*Data to use*.

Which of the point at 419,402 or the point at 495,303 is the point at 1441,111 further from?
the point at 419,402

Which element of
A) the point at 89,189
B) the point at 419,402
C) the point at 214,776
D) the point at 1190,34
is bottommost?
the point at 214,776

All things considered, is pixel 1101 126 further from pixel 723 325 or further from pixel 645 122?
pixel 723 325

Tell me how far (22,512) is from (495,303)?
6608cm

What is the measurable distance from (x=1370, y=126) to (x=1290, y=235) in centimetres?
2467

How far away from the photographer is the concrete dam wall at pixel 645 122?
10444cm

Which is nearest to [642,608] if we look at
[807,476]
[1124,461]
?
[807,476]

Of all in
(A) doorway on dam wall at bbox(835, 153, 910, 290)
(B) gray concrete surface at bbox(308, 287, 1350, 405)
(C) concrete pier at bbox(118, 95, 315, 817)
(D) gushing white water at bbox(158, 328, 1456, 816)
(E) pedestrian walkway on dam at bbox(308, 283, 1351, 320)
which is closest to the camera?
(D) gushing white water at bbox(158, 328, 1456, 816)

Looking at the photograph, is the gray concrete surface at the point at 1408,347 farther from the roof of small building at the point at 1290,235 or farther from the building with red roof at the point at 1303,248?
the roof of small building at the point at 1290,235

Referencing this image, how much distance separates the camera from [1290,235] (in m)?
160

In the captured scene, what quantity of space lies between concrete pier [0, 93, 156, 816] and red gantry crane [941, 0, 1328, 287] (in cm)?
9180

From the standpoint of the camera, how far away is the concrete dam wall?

*Task details*. Switch every "concrete dam wall" in the records above to "concrete spillway wall" and reproduce the records with all other text unchanged.

*The output*.
Which of the point at 419,402 or the point at 495,303 is the point at 1441,111 further from?
the point at 419,402

Which element of
A) the point at 89,189
B) the point at 419,402
C) the point at 214,776
D) the point at 1190,34
is bottommost?
the point at 214,776

All things considered, is pixel 1101 126 further from pixel 723 325 or further from pixel 645 122?
pixel 723 325

Tell me how far (22,512) is from (495,303)?
6608cm

What is the measurable distance from (x=1370, y=126) to (x=1290, y=235) in centimetres?
2467

How far away from the photographer is the concrete spillway wall at pixel 645 122?
10444cm

Which is nearest to [642,608] if we look at
[807,476]
[1124,461]
?
[807,476]

Of all in
(A) doorway on dam wall at bbox(835, 153, 910, 290)
(B) gray concrete surface at bbox(308, 287, 1350, 405)
(C) concrete pier at bbox(118, 95, 315, 817)
(D) gushing white water at bbox(158, 328, 1456, 816)
(E) pedestrian walkway on dam at bbox(308, 283, 1351, 320)
which is closest to the camera?
(D) gushing white water at bbox(158, 328, 1456, 816)

Looking at the photograph, is the gray concrete surface at the point at 1408,347 farther from the roof of small building at the point at 1290,235 or farther from the building with red roof at the point at 1303,248?
the roof of small building at the point at 1290,235

Referencing this image, how much distance separates the camera from [1290,235] (in m)?
160

In the captured scene, what quantity of space lies between concrete pier [0, 93, 156, 816] and red gantry crane [941, 0, 1328, 287] (in cm)?
9180

From the standpoint of the camera, how far away is the concrete spillway wall?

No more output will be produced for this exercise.